The deployment should take 5 minutes or so to deploy everything.



The last part of the deployment is the dataflow pipeline. Once dataflow is deployed, you will see 4 warning messages. That means the deployment is successful and the datastream is running. You can leave the terminal and go to the dataflow dashboard in the GCP console for better visibility.

# Dataflow Dashboard
It will take 3 minutes for Dataflow to get up and running. You can check the data watermark lag on the first step of the pipeline.

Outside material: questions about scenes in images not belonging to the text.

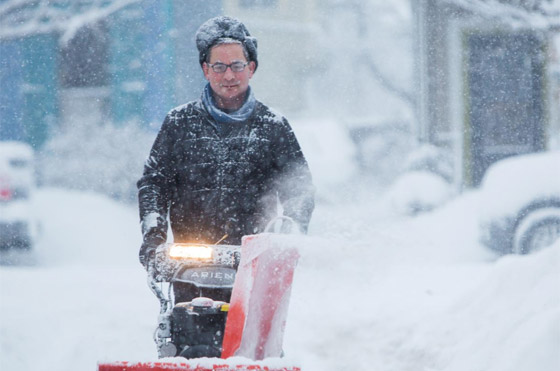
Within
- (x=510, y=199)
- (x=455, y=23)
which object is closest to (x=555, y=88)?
(x=455, y=23)

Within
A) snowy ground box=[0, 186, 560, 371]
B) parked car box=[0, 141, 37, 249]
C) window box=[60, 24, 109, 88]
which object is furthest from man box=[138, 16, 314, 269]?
window box=[60, 24, 109, 88]

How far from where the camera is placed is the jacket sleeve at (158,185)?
3922mm

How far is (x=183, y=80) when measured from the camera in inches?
478

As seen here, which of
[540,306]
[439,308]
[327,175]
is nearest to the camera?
[540,306]

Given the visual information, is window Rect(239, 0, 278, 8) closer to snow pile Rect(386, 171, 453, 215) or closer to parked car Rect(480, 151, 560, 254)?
snow pile Rect(386, 171, 453, 215)

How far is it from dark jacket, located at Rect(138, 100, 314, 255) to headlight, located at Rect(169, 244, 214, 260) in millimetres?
717

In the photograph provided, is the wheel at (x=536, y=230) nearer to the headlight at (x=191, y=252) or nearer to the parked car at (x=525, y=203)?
the parked car at (x=525, y=203)

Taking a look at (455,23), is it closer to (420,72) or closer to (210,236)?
(420,72)

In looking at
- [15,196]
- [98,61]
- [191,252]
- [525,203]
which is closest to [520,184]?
[525,203]

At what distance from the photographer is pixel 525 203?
8156 millimetres

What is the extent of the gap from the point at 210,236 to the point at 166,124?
615 millimetres

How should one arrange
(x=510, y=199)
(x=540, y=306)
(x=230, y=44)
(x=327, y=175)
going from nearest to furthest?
1. (x=230, y=44)
2. (x=540, y=306)
3. (x=510, y=199)
4. (x=327, y=175)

That's the primary performance metric you should be concerned about.

![Dataflow Dashboard](/6-images/dataflow.png)



You can click the three small dots and expand the dashboard for better visibility.

![Dataflow Dashboard Expanded](/6-images/1206.png)

# Data Dictionary
Data definition can be found at [data dictionary page](data.md)

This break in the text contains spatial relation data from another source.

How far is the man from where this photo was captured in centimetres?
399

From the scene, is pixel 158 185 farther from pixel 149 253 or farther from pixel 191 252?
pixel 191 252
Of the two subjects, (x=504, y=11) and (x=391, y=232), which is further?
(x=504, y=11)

# SQL Anlaysis and Data Visualization
As a frequent passenger of the ACE subway line, I answered a few common questions I was curious about:

- What is the average time between train arrivals on the ACE line during a weekday?

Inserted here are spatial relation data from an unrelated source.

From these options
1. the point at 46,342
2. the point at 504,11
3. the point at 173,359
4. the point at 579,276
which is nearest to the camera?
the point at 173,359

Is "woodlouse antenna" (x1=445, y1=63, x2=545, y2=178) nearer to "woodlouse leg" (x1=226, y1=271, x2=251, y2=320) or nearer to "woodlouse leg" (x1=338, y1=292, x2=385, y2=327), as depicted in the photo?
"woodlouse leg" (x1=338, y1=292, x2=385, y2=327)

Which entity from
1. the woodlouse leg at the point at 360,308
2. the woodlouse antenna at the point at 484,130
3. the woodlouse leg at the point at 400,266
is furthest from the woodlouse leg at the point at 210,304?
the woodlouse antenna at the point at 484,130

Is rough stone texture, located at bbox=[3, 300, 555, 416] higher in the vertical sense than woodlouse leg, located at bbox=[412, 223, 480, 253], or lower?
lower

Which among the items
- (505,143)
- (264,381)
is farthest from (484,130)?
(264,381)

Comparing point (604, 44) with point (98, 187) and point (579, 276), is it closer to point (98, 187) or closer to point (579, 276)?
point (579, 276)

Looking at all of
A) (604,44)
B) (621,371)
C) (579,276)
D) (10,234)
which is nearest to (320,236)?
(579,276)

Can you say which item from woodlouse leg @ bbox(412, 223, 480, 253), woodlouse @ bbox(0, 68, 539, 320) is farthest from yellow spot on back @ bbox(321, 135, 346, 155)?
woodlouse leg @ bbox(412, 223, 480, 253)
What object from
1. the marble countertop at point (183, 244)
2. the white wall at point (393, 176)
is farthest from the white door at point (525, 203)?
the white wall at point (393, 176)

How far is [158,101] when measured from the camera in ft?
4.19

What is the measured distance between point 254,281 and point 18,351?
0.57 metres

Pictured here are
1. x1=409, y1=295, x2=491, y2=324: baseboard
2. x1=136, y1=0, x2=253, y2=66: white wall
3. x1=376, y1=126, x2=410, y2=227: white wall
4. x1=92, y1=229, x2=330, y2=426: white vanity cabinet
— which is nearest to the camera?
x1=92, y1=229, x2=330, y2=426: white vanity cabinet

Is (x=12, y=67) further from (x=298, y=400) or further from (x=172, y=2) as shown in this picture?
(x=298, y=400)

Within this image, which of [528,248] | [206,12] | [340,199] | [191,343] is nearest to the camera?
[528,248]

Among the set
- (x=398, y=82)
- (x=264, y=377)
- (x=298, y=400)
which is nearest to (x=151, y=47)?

- What are the top 10 busiest stations on the ACE line?

- What is the average idle time per station on the ACE line?


Queries can be found in the [sql folder](/5-sql) folder.

Make sure to update your project-id in the queries before executing.

## Avg Time Between Trains and Frequency
The range of time waiting for a train can be less than 2 minutes to over 16 minutes. There is a clear correlation between busy stations and wait times. Busier stations are served with <2 minute wait times.
The top 5 stations can be observed in the lower right quadrant. The next insight will identify those stations.

![Avg Time Between Train Arrivals](/6-images/avg-time-bet-trains.png)

# Top 10 Busiest Stations
These are the busiest stations for the ACE line, based on total number of train arrivals in a 24 hour weekday period.
![Top 10 Busiest Stations](/6-images/barplot.png)
Fun Fact: [42-St Port Authority Terminal](https://www.mta.info/agency/new-york-city-transit/subway-bus-ridership-2024) (Times Square) has the most riders with 58 million paid passengers in 2024.

# Idle Time Per Station

The map represents the geographic footprint of all stations and average idle time per station. Most stations show less than 30 second idle time, for the ACE line.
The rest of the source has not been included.